**Activity A**
From the article on the OpenAI trial, reproduce word for word everything from "Microsoft, which has" down to "of charitable trust.".
**Activity B**
In the article on the OpenAI trial, what amount in damages is Musk seeking?

**Text segment**
● ● ● ●

The case, being heard before US District Judge Yvonne Gonzalez Rogers in federal court in Oakland, California, centres on whether Altman and OpenAI president Greg Brockman breached a charitable trust when they restructured OpenAI away from its nonprofit origins.
Musk, who co-founded OpenAI in 2015 and donated approximately $38 million to the project, is seeking $150 billion in damages and asking the court to revert the company to nonprofit status with both men removed from their roles.
Altman’s appearance follows three days of testimony from Musk himself in the trial’s first week, and a day on the stand on Monday from Microsoft chief executive Satya Nadella, the first public testimony from the head of OpenAI’s largest backer. Nadella told the court that Musk never directly raised concerns with him about whether Microsoft’s investments in OpenAI violated any special terms, and described the OpenAI board’s handling of Altman’s brief ousting as CEO in 2023 as “amateur city.”
Microsoft, which has invested more than $13 billion in OpenAI across three tranches since 2019, is named as a co-defendant on a charge of aiding and abetting the alleged breach of charitable trust.
Musk’s central argument is that OpenAI’s 2015 founding charter, which declared it would pursue “open-source technology for the public benefit” and was “not organised for the private gain of any person”, established a binding charitable trust, and that Altman and Brockman violated it by allowing the for-profit subsidiary to become the dominant entity.
He told the jury: “If we make it OK to loot a charity, the entire foundation of charitable giving in America will be destroyed.” He identified Microsoft’s $10 billion investment in 2022 as the moment he concluded the mission had been abandoned, describing it as self-evidently too large to constitute a donation.
OpenAI’s defence has been equally direct. Lead counsel William Savitt told jurors that Musk himself sought to lead OpenAI as a commercial entity and sued only after failing to secure what Savitt called “the keys to the kingdom.”
Savitt pointed to Musk’s subsequent founding of xAI, now merged with SpaceX, as evidence of motive. During cross-examination Musk acknowledged that xAI had partly used OpenAI’s technology to train its own models, describing the practice as industry standard.
The most damaging material for OpenAI has come from Brockman’s own 2017 journal entries, introduced into evidence by Musk’s lawyers, in which he wrote about being “warm to steal the nonprofit from [Musk] to convert to b corp without him” and acknowledged that Musk’s account of events would “correctly be that we weren’t honest with him.” Brockman also admitted to holding an undisclosed stake in AI chip startup Cerebras while OpenAI was considering acquiring the company.
The jury’s verdict is advisory; Judge Rogers makes the final determination. Most legal analysts consider Musk’s case weak, and OpenAI, now valued at more than $850 billion by private investors, has called his allegations baseless. But for the digital infrastructure and connectivity sector, the trial’s significance extends beyond the courtroom.
The Microsoft-OpenAI partnership underpins a substantial share of AI cloud capacity across Europe and globally.
A finding against Microsoft, even a partial one, would introduce structural uncertainty into a relationship on which billions of dollars of enterprise connectivity and data centre investment is currently predicated.

● ● ● ●

**Supplied information**
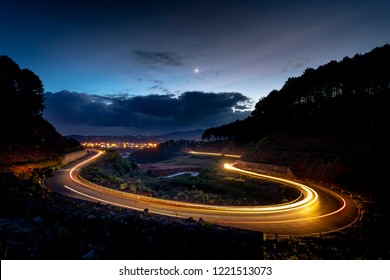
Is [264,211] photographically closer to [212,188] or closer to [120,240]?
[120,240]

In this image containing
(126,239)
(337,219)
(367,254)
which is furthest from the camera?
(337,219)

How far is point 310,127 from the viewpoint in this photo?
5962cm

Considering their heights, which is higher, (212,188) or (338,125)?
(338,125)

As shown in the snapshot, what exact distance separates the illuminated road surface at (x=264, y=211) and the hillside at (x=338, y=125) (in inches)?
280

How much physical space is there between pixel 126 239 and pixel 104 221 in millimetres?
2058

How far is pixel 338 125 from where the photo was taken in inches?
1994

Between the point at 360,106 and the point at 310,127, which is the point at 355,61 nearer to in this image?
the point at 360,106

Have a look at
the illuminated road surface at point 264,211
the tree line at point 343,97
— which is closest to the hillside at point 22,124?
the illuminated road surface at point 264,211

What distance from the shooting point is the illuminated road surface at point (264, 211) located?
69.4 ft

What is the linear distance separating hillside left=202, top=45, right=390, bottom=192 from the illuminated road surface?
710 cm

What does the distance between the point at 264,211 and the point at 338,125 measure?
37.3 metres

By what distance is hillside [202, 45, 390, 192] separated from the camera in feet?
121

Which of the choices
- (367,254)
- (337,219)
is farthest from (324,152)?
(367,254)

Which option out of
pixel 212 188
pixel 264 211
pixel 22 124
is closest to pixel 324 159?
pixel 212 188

● ● ● ●

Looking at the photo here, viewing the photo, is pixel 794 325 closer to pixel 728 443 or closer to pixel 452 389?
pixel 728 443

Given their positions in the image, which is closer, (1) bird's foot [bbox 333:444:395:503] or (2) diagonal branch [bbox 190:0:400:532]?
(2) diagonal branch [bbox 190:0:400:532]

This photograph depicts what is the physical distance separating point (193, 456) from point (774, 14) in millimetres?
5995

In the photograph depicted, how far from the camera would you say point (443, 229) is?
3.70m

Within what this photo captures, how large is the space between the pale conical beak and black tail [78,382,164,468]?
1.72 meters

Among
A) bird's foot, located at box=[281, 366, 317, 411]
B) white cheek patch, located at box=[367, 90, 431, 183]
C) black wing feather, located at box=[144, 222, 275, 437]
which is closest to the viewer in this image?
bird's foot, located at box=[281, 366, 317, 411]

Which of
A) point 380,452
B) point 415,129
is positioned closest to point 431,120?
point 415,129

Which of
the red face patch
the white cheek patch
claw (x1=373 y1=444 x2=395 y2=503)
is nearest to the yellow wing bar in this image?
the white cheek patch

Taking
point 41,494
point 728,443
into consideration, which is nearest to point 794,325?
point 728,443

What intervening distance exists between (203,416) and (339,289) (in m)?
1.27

● ● ● ●

**Exercise answer A**
Microsoft, which has invested more than $13 billion in OpenAI across three tranches since 2019, is named as a co-defendant on a charge of aiding and abetting the alleged breach of charitable trust.

**Exercise answer B**
$150 billion